Source texts of formatted documents
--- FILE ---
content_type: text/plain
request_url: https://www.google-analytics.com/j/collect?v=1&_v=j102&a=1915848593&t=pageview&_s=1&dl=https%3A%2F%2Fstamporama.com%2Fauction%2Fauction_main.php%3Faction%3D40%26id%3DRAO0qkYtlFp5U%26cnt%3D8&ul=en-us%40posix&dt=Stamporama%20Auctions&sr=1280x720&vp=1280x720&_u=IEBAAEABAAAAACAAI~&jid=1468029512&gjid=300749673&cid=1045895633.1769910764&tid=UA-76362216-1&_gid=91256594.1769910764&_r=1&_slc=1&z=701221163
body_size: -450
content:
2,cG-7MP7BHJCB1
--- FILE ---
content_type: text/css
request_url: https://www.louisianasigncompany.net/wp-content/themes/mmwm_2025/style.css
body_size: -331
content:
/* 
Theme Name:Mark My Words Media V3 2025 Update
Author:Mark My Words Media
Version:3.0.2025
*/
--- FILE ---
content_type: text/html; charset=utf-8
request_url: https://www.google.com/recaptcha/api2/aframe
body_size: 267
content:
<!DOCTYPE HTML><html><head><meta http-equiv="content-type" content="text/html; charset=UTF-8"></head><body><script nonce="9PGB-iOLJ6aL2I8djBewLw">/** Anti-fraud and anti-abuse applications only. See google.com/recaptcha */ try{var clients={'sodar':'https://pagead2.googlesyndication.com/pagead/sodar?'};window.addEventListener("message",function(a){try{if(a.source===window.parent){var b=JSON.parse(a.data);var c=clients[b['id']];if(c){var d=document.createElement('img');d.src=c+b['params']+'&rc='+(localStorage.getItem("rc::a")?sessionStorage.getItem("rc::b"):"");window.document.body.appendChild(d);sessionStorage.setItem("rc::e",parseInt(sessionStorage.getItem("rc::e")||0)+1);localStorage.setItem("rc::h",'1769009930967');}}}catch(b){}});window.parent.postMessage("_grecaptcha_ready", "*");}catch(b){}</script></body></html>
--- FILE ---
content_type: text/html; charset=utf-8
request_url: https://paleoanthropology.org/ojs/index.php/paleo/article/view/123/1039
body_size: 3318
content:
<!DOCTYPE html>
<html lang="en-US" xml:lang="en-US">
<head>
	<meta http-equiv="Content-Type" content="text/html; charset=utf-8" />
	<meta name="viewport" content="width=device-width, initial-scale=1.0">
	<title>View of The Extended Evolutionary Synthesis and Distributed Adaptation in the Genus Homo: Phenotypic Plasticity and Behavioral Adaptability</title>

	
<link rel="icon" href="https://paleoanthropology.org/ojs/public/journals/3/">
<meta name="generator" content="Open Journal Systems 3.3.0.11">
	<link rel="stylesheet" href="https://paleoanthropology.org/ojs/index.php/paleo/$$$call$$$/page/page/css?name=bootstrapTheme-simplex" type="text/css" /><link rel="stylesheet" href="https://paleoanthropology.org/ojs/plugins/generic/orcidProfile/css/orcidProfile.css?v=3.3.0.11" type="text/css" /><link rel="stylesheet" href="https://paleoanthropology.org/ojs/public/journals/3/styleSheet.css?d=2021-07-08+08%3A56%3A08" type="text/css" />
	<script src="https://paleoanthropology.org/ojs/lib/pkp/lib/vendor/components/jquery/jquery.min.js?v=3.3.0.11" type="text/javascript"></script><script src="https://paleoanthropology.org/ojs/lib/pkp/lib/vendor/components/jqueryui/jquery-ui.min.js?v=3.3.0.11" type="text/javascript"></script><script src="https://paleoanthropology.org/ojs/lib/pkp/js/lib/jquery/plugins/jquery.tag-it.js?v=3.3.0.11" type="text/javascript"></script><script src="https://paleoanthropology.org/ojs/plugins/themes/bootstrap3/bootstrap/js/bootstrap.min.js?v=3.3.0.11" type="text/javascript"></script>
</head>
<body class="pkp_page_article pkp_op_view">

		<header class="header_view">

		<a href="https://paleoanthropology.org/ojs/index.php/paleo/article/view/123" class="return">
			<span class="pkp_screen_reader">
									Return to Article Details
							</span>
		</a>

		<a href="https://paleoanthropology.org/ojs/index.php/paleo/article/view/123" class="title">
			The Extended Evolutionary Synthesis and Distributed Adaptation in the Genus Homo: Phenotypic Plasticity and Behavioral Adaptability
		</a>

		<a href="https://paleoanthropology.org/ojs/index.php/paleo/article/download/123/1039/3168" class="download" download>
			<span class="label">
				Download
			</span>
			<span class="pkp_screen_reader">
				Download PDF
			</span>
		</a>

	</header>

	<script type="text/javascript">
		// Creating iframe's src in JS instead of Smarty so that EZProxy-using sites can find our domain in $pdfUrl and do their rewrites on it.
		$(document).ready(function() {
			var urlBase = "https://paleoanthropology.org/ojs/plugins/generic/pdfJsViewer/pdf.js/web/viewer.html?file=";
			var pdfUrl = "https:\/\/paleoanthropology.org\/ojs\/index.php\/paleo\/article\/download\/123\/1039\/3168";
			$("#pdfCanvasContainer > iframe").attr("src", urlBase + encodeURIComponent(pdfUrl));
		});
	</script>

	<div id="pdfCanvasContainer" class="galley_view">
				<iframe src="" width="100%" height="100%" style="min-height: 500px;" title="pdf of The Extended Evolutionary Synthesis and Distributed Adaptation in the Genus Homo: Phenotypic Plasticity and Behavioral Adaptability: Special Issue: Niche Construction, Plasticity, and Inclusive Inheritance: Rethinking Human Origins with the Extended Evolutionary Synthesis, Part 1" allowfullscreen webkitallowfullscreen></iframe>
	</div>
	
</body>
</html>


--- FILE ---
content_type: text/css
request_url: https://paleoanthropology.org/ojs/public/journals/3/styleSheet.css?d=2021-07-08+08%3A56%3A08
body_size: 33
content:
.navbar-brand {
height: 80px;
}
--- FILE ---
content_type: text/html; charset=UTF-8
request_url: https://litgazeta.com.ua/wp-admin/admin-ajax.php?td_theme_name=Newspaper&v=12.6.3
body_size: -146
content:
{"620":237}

Task directions -
The reply should be a precise retyping of all the data.

Reply to the task -
--- FILE ---
content_type: text/plain
request_url: https://www.google-analytics.com/j/collect?v=1&_v=j102&a=1915848593&t=pageview&_s=1&dl=https%3A%2F%2Fstamporama.com%2Fauction%2Fauction_main.php%3Faction%3D40%26id%3DRAO0qkYtlFp5U%26cnt%3D8&ul=en-us%40posix&dt=Stamporama%20Auctions&sr=1280x720&vp=1280x720&_u=IEBAAEABAAAAACAAI~&jid=1468029512&gjid=300749673&cid=1045895633.1769910764&tid=UA-76362216-1&_gid=91256594.1769910764&_r=1&_slc=1&z=701221163
body_size: -450
content:
2,cG-7MP7BHJCB1
--- FILE ---
content_type: text/css
request_url: https://www.louisianasigncompany.net/wp-content/themes/mmwm_2025/style.css
body_size: -331
content:
/* 
Theme Name:Mark My Words Media V3 2025 Update
Author:Mark My Words Media
Version:3.0.2025
*/
--- FILE ---
content_type: text/html; charset=utf-8
request_url: https://www.google.com/recaptcha/api2/aframe
body_size: 267
content:
<!DOCTYPE HTML><html><head><meta http-equiv="content-type" content="text/html; charset=UTF-8"></head><body><script nonce="9PGB-iOLJ6aL2I8djBewLw">/** Anti-fraud and anti-abuse applications only. See google.com/recaptcha */ try{var clients={'sodar':'https://pagead2.googlesyndication.com/pagead/sodar?'};window.addEventListener("message",function(a){try{if(a.source===window.parent){var b=JSON.parse(a.data);var c=clients[b['id']];if(c){var d=document.createElement('img');d.src=c+b['params']+'&rc='+(localStorage.getItem("rc::a")?sessionStorage.getItem("rc::b"):"");window.document.body.appendChild(d);sessionStorage.setItem("rc::e",parseInt(sessionStorage.getItem("rc::e")||0)+1);localStorage.setItem("rc::h",'1769009930967');}}}catch(b){}});window.parent.postMessage("_grecaptcha_ready", "*");}catch(b){}</script></body></html>
--- FILE ---
content_type: text/html; charset=utf-8
request_url: https://paleoanthropology.org/ojs/index.php/paleo/article/view/123/1039
body_size: 3318
content:
<!DOCTYPE html>
<html lang="en-US" xml:lang="en-US">
<head>
	<meta http-equiv="Content-Type" content="text/html; charset=utf-8" />
	<meta name="viewport" content="width=device-width, initial-scale=1.0">
	<title>View of The Extended Evolutionary Synthesis and Distributed Adaptation in the Genus Homo: Phenotypic Plasticity and Behavioral Adaptability</title>

	
<link rel="icon" href="https://paleoanthropology.org/ojs/public/journals/3/">
<meta name="generator" content="Open Journal Systems 3.3.0.11">
	<link rel="stylesheet" href="https://paleoanthropology.org/ojs/index.php/paleo/$$$call$$$/page/page/css?name=bootstrapTheme-simplex" type="text/css" /><link rel="stylesheet" href="https://paleoanthropology.org/ojs/plugins/generic/orcidProfile/css/orcidProfile.css?v=3.3.0.11" type="text/css" /><link rel="stylesheet" href="https://paleoanthropology.org/ojs/public/journals/3/styleSheet.css?d=2021-07-08+08%3A56%3A08" type="text/css" />
	<script src="https://paleoanthropology.org/ojs/lib/pkp/lib/vendor/components/jquery/jquery.min.js?v=3.3.0.11" type="text/javascript"></script><script src="https://paleoanthropology.org/ojs/lib/pkp/lib/vendor/components/jqueryui/jquery-ui.min.js?v=3.3.0.11" type="text/javascript"></script><script src="https://paleoanthropology.org/ojs/lib/pkp/js/lib/jquery/plugins/jquery.tag-it.js?v=3.3.0.11" type="text/javascript"></script><script src="https://paleoanthropology.org/ojs/plugins/themes/bootstrap3/bootstrap/js/bootstrap.min.js?v=3.3.0.11" type="text/javascript"></script>
</head>
<body class="pkp_page_article pkp_op_view">

		<header class="header_view">

		<a href="https://paleoanthropology.org/ojs/index.php/paleo/article/view/123" class="return">
			<span class="pkp_screen_reader">
									Return to Article Details
							</span>
		</a>

		<a href="https://paleoanthropology.org/ojs/index.php/paleo/article/view/123" class="title">
			The Extended Evolutionary Synthesis and Distributed Adaptation in the Genus Homo: Phenotypic Plasticity and Behavioral Adaptability
		</a>

		<a href="https://paleoanthropology.org/ojs/index.php/paleo/article/download/123/1039/3168" class="download" download>
			<span class="label">
				Download
			</span>
			<span class="pkp_screen_reader">
				Download PDF
			</span>
		</a>

	</header>

	<script type="text/javascript">
		// Creating iframe's src in JS instead of Smarty so that EZProxy-using sites can find our domain in $pdfUrl and do their rewrites on it.
		$(document).ready(function() {
			var urlBase = "https://paleoanthropology.org/ojs/plugins/generic/pdfJsViewer/pdf.js/web/viewer.html?file=";
			var pdfUrl = "https:\/\/paleoanthropology.org\/ojs\/index.php\/paleo\/article\/download\/123\/1039\/3168";
			$("#pdfCanvasContainer > iframe").attr("src", urlBase + encodeURIComponent(pdfUrl));
		});
	</script>

	<div id="pdfCanvasContainer" class="galley_view">
				<iframe src="" width="100%" height="100%" style="min-height: 500px;" title="pdf of The Extended Evolutionary Synthesis and Distributed Adaptation in the Genus Homo: Phenotypic Plasticity and Behavioral Adaptability: Special Issue: Niche Construction, Plasticity, and Inclusive Inheritance: Rethinking Human Origins with the Extended Evolutionary Synthesis, Part 1" allowfullscreen webkitallowfullscreen></iframe>
	</div>
	
</body>
</html>


--- FILE ---
content_type: text/css
request_url: https://paleoanthropology.org/ojs/public/journals/3/styleSheet.css?d=2021-07-08+08%3A56%3A08
body_size: 33
content:
.navbar-brand {
height: 80px;
}
--- FILE ---
content_type: text/html; charset=UTF-8
request_url: https://litgazeta.com.ua/wp-admin/admin-ajax.php?td_theme_name=Newspaper&v=12.6.3
body_size: -146
content:
{"620":237}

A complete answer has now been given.